Dear Sexpert,
Things are getting kind of hot and heavy with this guy I’m seeing. We’ve only made out so far, but I have recently been thinking about trying oral sex. I’m worried about the taste of my bodily fluids. I’ve heard pineapple juice might help oral sex be more enjoyable for the giver: Is this true?
— Flavorful Fluid
Dear Flavorful Fluid,
Thank you for reaching out with your question! It’s completely normal to have questions and occasional insecurities about our bodies when it comes to sexual experiences, especially new ones. Regarding any type of sexual activity, including oral sex, it’s important to reflect on your personal wants and needs and to have open and respectful communication with your partner(s).
Oral sex encompasses a range of activities: cunnilingus, the oral stimulation of the vulva; fellatio, the oral stimulation of a penis; or anilingus, colloquially called “rimming”, oral stimulation of the anus. It’s common for the person giving oral sex to encounter various tastes and sensations as every body has its own unique flavor profile, and it can change depending on many variables — including diet, hydration, supplements or medications, hygiene, or infection. As for your question about pineapple juice, there’s a belief that consuming pineapple juice may make penile and vaginal secretions taste “better” — less bitter —, though it’s important to understand that many factors contribute to these tastes. Penile secretions are slightly alkaline, with a pH ranging between 7.1 and 8, which can lead to a slightly bitter taste.

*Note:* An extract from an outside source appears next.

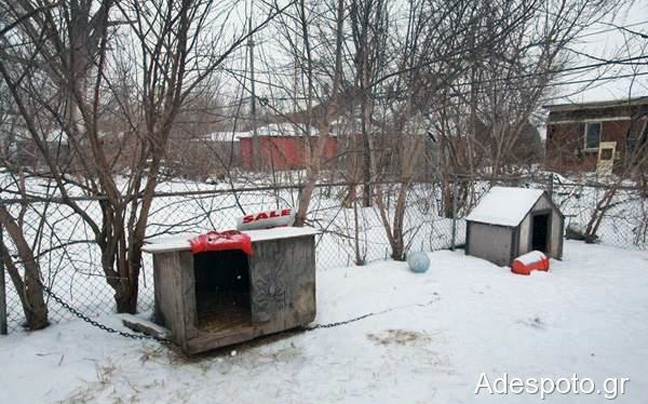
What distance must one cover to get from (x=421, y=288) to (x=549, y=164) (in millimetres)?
10241

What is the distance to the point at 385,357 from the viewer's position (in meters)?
2.96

On the other hand, vaginal secretions are slightly acidic, with a pH between 3.8 and 4.5, resulting in a tangy taste. Your diet plays a significant role in the flavor of any bodily fluid, whether it be saliva, sweat, urine, seminal, or vaginal fluid. For example, foods such as garlic, onions, dairy, red meat, smoking, and alcohol can contribute to a more “bitter” taste. In the case of penile secretions, sugary liquids or foods, such as pineapple juice, can alter the fructose and glucose content, making them less alkaline and potentially less “bitter.” The taste of vaginal secretions is also strongly affected by the menstrual cycle. During menstruation, the presence of blood may give a “metallic” taste, while during ovulation, the release of cervical mucus can result in a “muskier” taste. In addition to diet, being on medications, such as antibiotics, or having an infection affect your pH levels, and impact your natural smell and taste.

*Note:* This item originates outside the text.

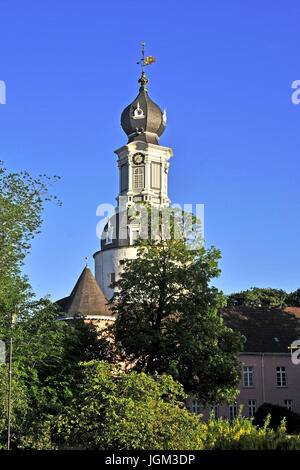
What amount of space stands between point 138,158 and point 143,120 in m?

Let’s also address this message that bodies and bodily secretions should taste or smell like something other than what they are. This strategy, used to sell products that promise to mask your natural scent or unique flavor, contributes to feelings of shame or insecurity about our naturally-existing bodies. Practicing general hygiene, like taking regular showers, wiping after using the bathroom, and wearing proper-fitting, breathable, clean underwear should ensure that your unique taste is natural. If your partner(s) makes comments about not liking your taste or uses it as an excuse to not give oral sex, a conversation might be in order. Together, with open communication, you can hopefully come up with creative and mutually-pleasing solutions.

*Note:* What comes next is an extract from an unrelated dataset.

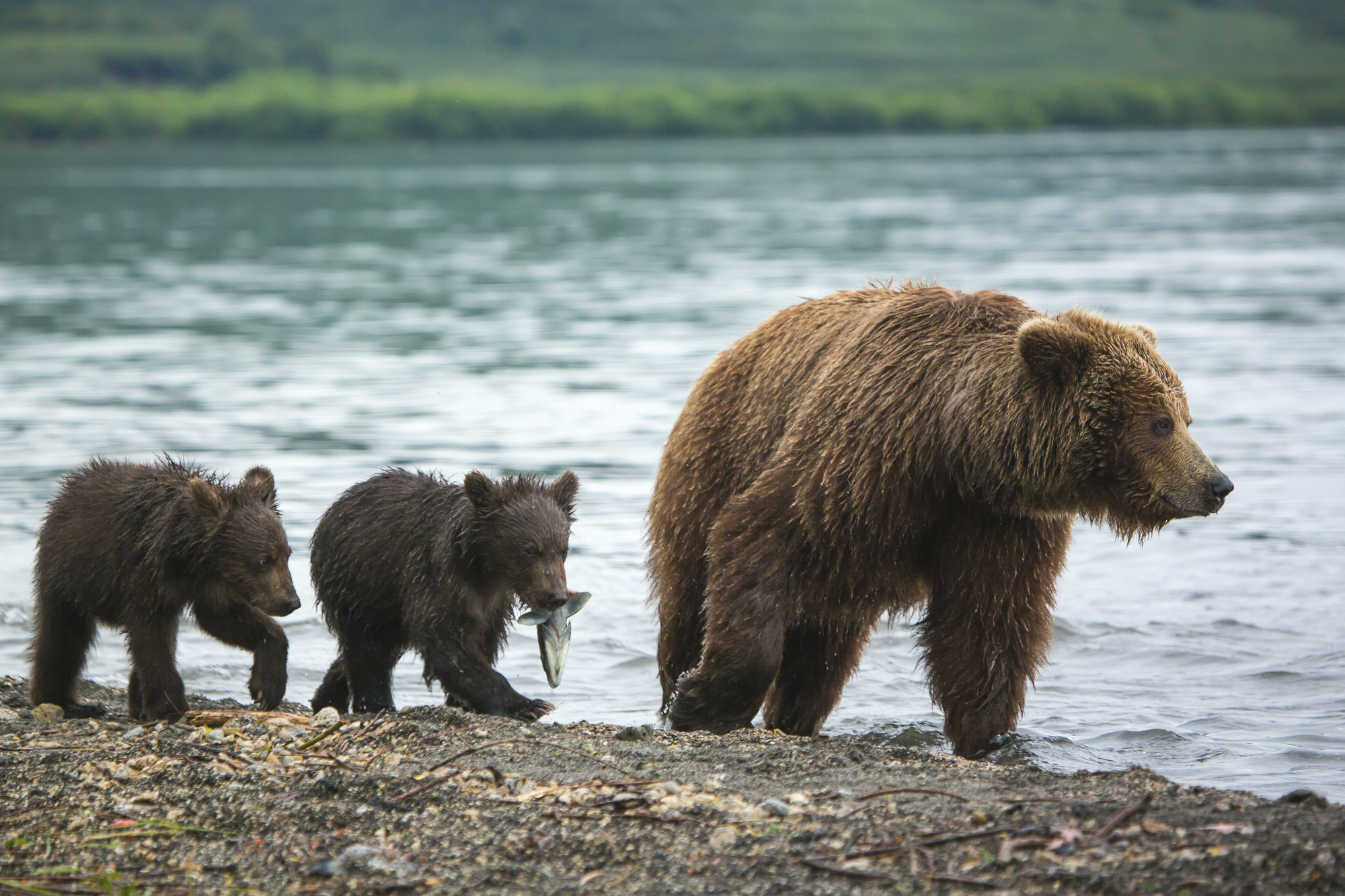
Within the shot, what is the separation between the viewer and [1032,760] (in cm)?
639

It is also important to note that engaging in oral sex comes with risk for sexually transmitted infections (STI), like gonorrhea, chlamydia, syphilis, herpes, etc. To reduce risk, use a dental dam — a sheet of latex or polyurethane placed over the anus or vulva — to prevent skin-to-skin contact during cunnilingus or anilingus, or an external condom during fellatio. Condoms, dental dams, and water-based lube can come in different flavors, which can make things more exciting —chocolate mint, anyone? — and cover the taste of latex while simultaneously reducing risks. Many STIs are asymptomatic, meaning you can spread an STI without knowing it, so the best option is for you to use barrier methods, and/or get screened for STIs with your partner(s) and s hare your results with one another. You can do self-directed STI testing through UHS, since you are asymptomatic, or you can make an appointment with Sexual Health and Wellness at UHS through your MyUHS online portal.
Ultimately, personal preferences and sexual experiences can vary widely. Open and honest communication with your partner, respect for each other’s boundaries, and consent in all activities are most important. If your partner notices a change and brings it up in a considerate manner, it’s an opportunity to have a conversation about your well-being. However, if you find yourself in a situation where your partner constantly makes disparaging comments or uses this as an excuse to avoid certain activities, it’s important to prioritize your own self-respect and comfort. Partners should approach these topics with empathy and respect for each other.
Warm regards,
The Sexpert
Information obtained from Healthline, National Library of Medicine, Men’s Health, University Health Services, and Mayo Clinic.